I heard Thaddeus’ voice over the loudspeaker and I knew it was time to get back to the sideshow. When I arrived I learned that Snoopy—the Dog-Faced Boy—had collapsed while I was gone. He claimed it was due to stomach cramps,
but Mr. Ahasuerus thought it was the cumulative effect of our gravity, which evidently was much stronger than any he had been used to.
We kept it from Thaddeus as long as we could, but finally I had to tell him that Snoopy wouldn't be able to work. I had been afraid that he would throw a tantrum right in front of the customers, but he simply shook his head disgustedly and went on with his spiel.
When the last show was over he walked back to the dormitory tent with me to have a look at Snoopy for himself. The Dog-Faced Boy was panting heavily and drooling all over himself, and there wasn't any question that he was in serious discomfort.
“Well?” said Thaddeus, turning to Mr. Ahasuerus.
“I can't be sure,” said the Blue Man, “but I think it has been caused by your gravity.”
“Then why didn't he get sick sooner?”
“For the same reason that you don't die during the first few seconds that you are submerged in water.”
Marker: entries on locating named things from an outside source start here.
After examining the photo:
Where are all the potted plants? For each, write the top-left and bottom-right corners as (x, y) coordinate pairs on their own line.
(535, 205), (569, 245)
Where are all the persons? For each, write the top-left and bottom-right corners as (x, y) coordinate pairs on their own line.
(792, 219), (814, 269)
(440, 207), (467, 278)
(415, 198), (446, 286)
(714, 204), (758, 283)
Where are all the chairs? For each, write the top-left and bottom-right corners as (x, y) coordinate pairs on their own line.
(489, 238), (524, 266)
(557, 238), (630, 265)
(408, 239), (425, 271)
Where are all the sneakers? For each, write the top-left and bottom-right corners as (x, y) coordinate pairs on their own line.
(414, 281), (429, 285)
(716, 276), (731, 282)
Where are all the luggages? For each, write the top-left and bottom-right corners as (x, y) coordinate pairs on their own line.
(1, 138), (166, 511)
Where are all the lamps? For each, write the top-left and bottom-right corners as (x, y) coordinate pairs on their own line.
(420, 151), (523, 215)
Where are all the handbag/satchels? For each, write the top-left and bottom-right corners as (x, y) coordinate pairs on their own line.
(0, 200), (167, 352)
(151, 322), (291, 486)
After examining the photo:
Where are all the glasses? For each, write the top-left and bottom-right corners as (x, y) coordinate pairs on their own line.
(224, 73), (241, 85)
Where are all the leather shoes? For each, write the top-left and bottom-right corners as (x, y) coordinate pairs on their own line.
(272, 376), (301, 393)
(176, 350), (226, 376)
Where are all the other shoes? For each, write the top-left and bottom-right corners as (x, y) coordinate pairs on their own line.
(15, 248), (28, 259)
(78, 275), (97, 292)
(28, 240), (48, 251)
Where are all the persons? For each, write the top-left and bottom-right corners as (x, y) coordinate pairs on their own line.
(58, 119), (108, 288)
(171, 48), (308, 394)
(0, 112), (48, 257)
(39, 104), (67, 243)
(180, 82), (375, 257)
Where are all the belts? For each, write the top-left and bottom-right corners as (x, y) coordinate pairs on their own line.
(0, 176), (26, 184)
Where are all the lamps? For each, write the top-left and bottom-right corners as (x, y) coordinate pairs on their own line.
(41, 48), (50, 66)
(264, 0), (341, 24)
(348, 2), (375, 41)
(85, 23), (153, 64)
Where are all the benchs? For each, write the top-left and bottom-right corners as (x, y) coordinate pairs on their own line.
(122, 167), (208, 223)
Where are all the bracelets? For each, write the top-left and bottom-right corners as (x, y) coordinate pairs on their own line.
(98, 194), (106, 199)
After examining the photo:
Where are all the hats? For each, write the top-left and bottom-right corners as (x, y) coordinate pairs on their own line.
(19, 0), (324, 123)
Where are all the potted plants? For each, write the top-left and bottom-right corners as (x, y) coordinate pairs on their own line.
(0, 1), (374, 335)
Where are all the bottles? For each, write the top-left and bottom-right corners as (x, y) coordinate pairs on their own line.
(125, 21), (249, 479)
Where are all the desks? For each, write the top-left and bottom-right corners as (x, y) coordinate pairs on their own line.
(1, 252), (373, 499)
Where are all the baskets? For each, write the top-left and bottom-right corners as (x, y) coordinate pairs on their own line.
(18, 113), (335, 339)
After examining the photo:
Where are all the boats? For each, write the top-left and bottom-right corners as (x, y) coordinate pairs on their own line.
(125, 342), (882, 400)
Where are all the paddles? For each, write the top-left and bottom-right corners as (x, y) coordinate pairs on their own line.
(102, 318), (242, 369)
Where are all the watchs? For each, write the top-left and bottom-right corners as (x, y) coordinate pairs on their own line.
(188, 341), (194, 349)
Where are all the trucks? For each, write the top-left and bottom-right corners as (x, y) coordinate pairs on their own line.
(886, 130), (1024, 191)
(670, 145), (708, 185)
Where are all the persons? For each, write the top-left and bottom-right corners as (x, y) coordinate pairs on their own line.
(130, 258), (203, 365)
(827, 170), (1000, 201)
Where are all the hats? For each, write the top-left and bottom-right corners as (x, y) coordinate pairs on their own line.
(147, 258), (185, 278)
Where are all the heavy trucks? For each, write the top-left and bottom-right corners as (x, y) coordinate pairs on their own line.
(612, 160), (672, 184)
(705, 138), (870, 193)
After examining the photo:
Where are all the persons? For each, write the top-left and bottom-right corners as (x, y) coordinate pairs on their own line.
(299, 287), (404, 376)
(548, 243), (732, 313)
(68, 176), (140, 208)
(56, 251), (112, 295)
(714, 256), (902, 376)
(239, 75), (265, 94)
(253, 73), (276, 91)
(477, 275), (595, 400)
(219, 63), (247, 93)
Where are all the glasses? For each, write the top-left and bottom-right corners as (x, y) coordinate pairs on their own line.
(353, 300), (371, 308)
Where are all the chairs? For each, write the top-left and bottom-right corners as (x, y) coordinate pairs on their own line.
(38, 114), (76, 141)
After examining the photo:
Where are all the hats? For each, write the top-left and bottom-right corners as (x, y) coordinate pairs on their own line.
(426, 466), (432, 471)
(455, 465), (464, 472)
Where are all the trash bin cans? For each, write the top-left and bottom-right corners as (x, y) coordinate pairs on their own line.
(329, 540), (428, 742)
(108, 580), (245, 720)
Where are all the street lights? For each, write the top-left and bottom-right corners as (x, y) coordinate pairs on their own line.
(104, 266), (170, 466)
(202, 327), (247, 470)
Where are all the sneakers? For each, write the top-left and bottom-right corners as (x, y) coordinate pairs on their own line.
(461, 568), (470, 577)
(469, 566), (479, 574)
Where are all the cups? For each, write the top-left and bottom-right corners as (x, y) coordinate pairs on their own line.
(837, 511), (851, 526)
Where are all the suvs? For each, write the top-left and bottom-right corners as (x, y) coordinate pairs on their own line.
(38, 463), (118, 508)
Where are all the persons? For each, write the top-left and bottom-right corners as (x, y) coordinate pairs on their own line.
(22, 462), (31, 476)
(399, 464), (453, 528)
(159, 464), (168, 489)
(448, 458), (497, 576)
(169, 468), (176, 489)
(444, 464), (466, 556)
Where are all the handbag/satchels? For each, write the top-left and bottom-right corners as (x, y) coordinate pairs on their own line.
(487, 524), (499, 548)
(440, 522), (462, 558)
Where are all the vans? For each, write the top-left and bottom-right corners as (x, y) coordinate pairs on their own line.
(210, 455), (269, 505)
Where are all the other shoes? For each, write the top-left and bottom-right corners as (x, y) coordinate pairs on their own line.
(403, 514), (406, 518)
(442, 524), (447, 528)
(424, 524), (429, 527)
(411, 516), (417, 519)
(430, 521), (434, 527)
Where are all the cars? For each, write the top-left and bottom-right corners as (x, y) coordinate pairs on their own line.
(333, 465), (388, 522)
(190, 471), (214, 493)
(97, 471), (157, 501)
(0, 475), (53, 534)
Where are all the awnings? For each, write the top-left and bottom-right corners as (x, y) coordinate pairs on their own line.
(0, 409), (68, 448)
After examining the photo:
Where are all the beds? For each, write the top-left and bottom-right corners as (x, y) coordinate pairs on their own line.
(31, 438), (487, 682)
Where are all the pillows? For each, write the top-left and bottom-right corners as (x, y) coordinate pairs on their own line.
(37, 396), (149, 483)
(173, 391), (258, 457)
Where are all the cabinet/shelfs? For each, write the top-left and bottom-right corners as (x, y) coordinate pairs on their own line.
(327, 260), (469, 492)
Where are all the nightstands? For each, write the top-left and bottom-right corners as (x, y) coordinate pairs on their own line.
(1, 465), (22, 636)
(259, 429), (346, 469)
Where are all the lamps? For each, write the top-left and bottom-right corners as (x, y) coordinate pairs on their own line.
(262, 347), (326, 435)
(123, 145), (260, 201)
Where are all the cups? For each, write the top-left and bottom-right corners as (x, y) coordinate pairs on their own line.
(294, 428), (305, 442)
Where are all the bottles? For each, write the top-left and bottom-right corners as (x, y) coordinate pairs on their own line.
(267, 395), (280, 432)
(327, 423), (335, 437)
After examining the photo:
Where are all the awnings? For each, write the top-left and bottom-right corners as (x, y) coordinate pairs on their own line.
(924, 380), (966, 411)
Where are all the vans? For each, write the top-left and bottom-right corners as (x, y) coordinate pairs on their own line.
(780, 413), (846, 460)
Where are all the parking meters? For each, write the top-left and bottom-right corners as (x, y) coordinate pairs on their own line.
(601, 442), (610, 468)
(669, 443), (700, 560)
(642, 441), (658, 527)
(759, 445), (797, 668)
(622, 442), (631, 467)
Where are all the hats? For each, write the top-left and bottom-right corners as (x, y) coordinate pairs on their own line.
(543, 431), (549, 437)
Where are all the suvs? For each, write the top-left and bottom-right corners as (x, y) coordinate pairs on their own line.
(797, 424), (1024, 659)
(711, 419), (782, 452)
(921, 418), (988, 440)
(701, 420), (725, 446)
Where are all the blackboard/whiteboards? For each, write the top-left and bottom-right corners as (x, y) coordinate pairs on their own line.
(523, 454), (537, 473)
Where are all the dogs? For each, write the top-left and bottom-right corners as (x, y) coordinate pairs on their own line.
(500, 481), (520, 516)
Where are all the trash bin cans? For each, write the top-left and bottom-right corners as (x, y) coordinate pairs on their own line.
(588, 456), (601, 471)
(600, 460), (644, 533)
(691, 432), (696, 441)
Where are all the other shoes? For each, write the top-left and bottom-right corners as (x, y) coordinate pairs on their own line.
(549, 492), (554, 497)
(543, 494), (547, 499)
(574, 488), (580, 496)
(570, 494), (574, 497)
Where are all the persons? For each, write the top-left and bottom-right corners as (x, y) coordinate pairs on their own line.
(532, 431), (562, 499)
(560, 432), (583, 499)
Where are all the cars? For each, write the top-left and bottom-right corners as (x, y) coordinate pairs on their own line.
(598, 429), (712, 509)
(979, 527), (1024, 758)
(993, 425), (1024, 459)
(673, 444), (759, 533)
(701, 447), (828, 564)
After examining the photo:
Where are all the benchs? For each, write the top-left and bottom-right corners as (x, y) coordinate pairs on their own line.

“Are you trying to tell me that he's dying?” demanded Thaddeus.
“No. But he needs rest. His body has been under tremendous stress.”
“How much rest?”
“A day, a week, a month,” said the Blue Man. “Who can say?”
“I can,” replied Thaddeus. “He works tomorrow night.”
“And if he can't?”
“Then he's going to find out what bodily stress is all about!” promised Thaddeus. He walked to the center of the tent, and emitted a loud shrill whistle.
“This has got to stop!” he announced when he had everyone's attention.
“Unless you want to be locked up in cages between one show and the next, and fed nothing but dog food and water, Snoopy had damned well better be the last one to get sick.” He turned his head slowly, staring at each alien in turn. “I'm not kidding,” he said at last. “If one more of you gets sick or pretends to get sick or tries to convince me that he's sick, everyone is going to suffer.”
He stalked over to one of the tables we had set up and told me to bring him a cup of coffee.
“They really are sick, Thaddeus,” I told him when I returned. “These are aliens. They weren't meant to live here.”